Après cet étonnant spectacle, nous descendons la piste, coupons la D.29 et par la D.25 (GR.5) entrons à La Cure et nous trouvons très facilement l'hôtel Franco-Suisse.

 

 

  Pause goûter près des " Jouvencelles " où nous apercevrons deux chevreuils

 17h 30, nous prenons possession de la chambre de cet étonnant hôtel dont une publicité dit : " Endormez-vous en France et réveillez-vous en Suisse ". En effet, une des chambres autorise un conjoint à dormir en Suisse et l'autre en France sans même faire lit à part.

Haut-lieu de la résistance pendant la guerre pour d'évidentes raisons stratégiques, l'hôtel a toujours bénéficié de l'attention des chefs d'états. A tel point, qu'il fut légalement baptisé " Principauté d'Arbézie " du nom de ses propriétaires, la famille Arbez. Avec ses 150 m2, elle est la plus " petite principauté du monde ".

 18h30, nous effectuons avec plaisir le rituel journalier : douche, vêtements propres, visite du village et retour à l'hôtel pour un réconfortant répit avant le repas.

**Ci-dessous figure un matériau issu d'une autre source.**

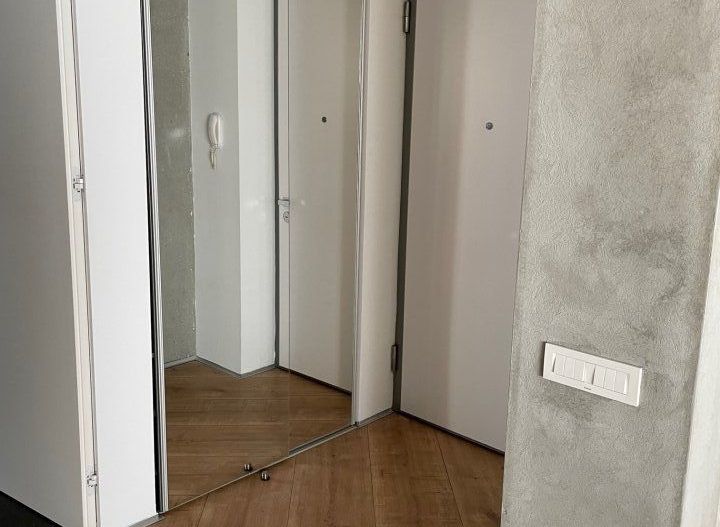 Apartament Barbu Vacarescu | Dinamic Residence - Poză 8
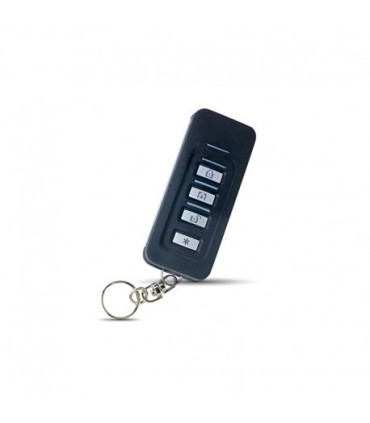 KF-235 PG2 Wireless PowerG 2-Way Keyfob 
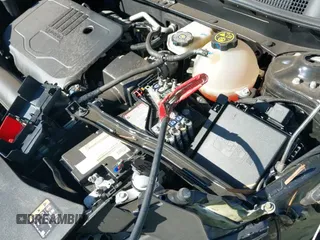 ✅ 2023 Chevrolet Blazer LT • VIN: 3GNKBCR45PS201932 • Lot: 43605110. Wystawiony na IAAI z przebiegiem 25 525 mil. Bezpłatny archiwum sprzedaży aukcyjnych z USA i szczegółowy raport historii pojazdu na DreamBid. Zdjęcie 18.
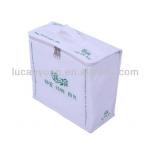 promotional outdoor folding cooler bag BW-36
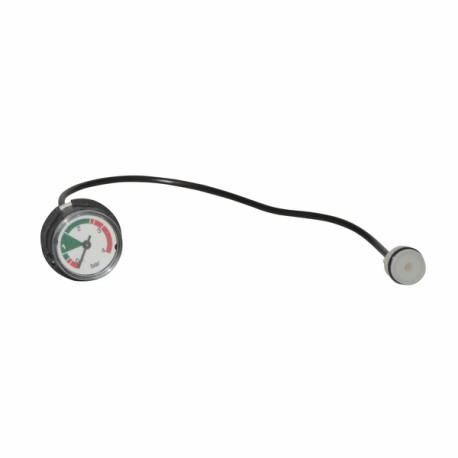 Manomètre NEODENS plus eco v.02 - BAXI ROCA : 7749655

 Bien qu'excellent sur le plan culinaire, nous sommes un peu déçus par le dîner fait d'une darne de saumon à la crème. Nous aurions préféré un plat plus typiquement jurassien. Le Côte du Jura blanc qui l'accompagne est lui à la hauteur.

 

 Hôtel Franco-Suisse renommé " l'Arbézie ", est la plus petite principauté du monde

 Avant de m'endormir, je repense à ce que disait Paul-Emile Victor, ami de longue date de la famille Arbez et fidèle habitué de cet hôtel :

''Je connais beaucoup de pays de rêve. Je vis dans l'un des plus connus : le lagon de Bora-Bora, la plus belle île du monde. Mais avant de m'y installer, j'en ai connu d'autres. Plus durs. Mais un pays de rêve doit-il être doux et caressant ? Il doit être ce que le rêveur, le poète qui est en chacun de nous, en fait. Pour moi, le Groenland, son désert de glace et les Esquimaux avec lesquels j'ai vécu, partageant leur vie est un pays de rêve. Aujourd'hui encore, au cours des dernières années de ma vie, si j'étais libre (on ne l'est jamais vraiment, sauf à vivre la vie d'un clochard ou de " routier "), je voudrais aller vivre une année avec eux, malgré le froid, la tempête, le nuit polaire.

Pour moi, l'Antarctique, son immensité sauvage et désertique, ses blizzards de fin du monde, ses montagnes vierges, non pas continent différent, mais autre planète ou rien n'est comparable à ce que l'on connaît du reste du monde, est un pays de rêve.

 Mais, il en est un autre qui, pour moi, s'enrichit de tout ce que la jeunesse peut apporter de souvenirs, d'émotions, de richesses. C'est un pays grand comme un minuscule îlot. Entourés de sapins noirs, qui sentent bon en été, les cyclamens, les buis, les rochers calcaires qui se prélassent au soleil, où chantent en hiver les pas dans la neige, les troncs des sapins qui sèchent dans les scieries, où soudain sort de la brume une buse ou un faucon, dont les plumes bruissent en vous frôlant. C'est un pays où les rêves prennent leurs sources, nombreuses, dans la terre et dans les hommes, rudes, les unes comme les autres. Mais chaleureux et affectueux, accueillant comme de vrais amis. Un pays où j'ai appris ce qu'étaient la fidélité et l'amitié. Mais aussi, un pays unique au monde probablement. Situé au creux des deux mains en coupe pour le protéger, pour le cajoler.

L'un est en Suisse, l'autre est en France. C'est " L'ARBEZIE ".

Je ne crois pas qu'il existe au monde un autre pays de rêve qui soit partagé en son milieu par une frontière aimable ; un autre pays au monde où, dans son cadre merveilleux, " dans la chambre d'en haut ", quand on est couché dans le grand lit accueillant, à gauche on est en Suisse, à droite on est en France.

 De quoi faire rêver les plus coriaces…. ''

 Préface de Paul-Emile VICTOR-Bora-Bora Mai 1989 pour le livre "L'Arbézie, l'insolite au quotidien " de Maryse Obez-Arbez.